Running from the police is not a crime

Edit: The decision was affirmed on appeal.

You can read our discussion about DPP v Hamilton [2011] VSC 598 here.


Not the offence of resisting police, anyway. Thanks to Jeremy Gans for letting me know about this pending appeal.

In Hemingway v Hamilton [2011] VMC 10 it was alleged that the accused had left a restaurant without paying the bill. When the police who arrived indicated to the accused that they wanted to speak to him he took off on foot, and a classic foot chase ensued of the kind that fans of The Bill will be familiar with.

The accused was arrested and charged with an offence under s 52 of the Summary Offences Act 1966 for resisting the officers. Magistrate Garnett dismissed the charge in April, and the DPP appealed.

As I said at the time, there isn’t anything surprising in the magistrate’s original decision, and I think it unlikely to be disturbed on the appeal. While not running from the police might be the right (and sometimes, smart) thing to do, absent a specific obligation the police force don’t own a tractor beam that requires anyone to stop when an officer shouts “Freeze!”
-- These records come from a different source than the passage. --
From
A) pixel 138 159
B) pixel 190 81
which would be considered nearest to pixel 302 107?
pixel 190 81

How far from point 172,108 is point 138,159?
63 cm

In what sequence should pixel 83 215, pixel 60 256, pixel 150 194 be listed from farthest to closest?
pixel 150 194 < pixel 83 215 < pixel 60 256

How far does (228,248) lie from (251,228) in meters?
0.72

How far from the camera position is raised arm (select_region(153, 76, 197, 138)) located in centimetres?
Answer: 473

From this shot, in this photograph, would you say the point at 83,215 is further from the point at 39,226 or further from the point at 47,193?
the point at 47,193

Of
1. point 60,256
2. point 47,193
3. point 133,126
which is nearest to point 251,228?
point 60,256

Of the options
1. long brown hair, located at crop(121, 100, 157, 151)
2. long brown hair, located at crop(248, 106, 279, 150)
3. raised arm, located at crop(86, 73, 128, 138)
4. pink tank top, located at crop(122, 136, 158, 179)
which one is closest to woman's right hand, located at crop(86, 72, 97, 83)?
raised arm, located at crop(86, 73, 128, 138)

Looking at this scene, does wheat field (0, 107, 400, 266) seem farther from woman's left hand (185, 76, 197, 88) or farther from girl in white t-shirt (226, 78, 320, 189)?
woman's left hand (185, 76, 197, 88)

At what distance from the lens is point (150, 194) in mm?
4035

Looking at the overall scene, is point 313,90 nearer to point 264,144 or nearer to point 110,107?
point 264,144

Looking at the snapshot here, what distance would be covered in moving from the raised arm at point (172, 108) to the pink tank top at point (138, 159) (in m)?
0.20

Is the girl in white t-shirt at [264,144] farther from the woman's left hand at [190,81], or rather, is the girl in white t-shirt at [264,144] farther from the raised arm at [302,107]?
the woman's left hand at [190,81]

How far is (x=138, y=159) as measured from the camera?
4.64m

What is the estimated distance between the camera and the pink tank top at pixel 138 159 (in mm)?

Magistrate Garnett went so far as to hint [at 9] that a different charge would have been successful in the same circumstances,

There has been a number of other of decisions to the effect that the offence of obstructing or hindering the police is committed if the acts of an accused make it more difficult for the police to carry out their duties: However, Mr Hamilton has not been charged with obstructing or hindering the police under s 52(1) of the Act. He has been charged with resisting LSC Hemingway in the execution of his duty.

Perhaps the appeal submits that the magistrate ought to have made the amendment to the cognate charge, pursuant to Thomson v Lee [1935] 360 and Heddich v Dike (1981) 3 A Crim R 139. It’s not clear from the article I read, but it doesn’t appear that way.

Kaye J has reserved his decision.

4 thoughts on “Running from the police is not a crime

  1. Anonymous

    A judgment already. No surprises in the result. Whelan uses the 'execution of duty' phrase as his hook for picking up the 'right' to not cooperate with the cops. (A pity, perhaps, that he didn't apply the Charter too.) So, the appeal has resulted in confirmation that the same argument applies to hindering and obstruction.The real surprise: that the DPP was willing to argue (presumably with a model litigant's straight face) that Victorians had their common law 'right' not to cooperate until arrested removed in the 1980s by Division 30A. Unbelievable.

  2. Jeremy Gans

    A judgment already. No surprises in the result. Whelan uses the 'execution of duty' phrase as his hook for picking up the 'right' to not cooperate with the cops. (A pity, perhaps, that he didn't apply the Charter too.) So, the appeal has resulted in confirmation that the same argument applies to hindering and obstruction.The real surprise: that the DPP was willing to argue (presumably with a model litigant's straight face) that Victorians had their common law 'right' not to cooperate until arrested removed in the 1980s by Division 30A. Unbelievable.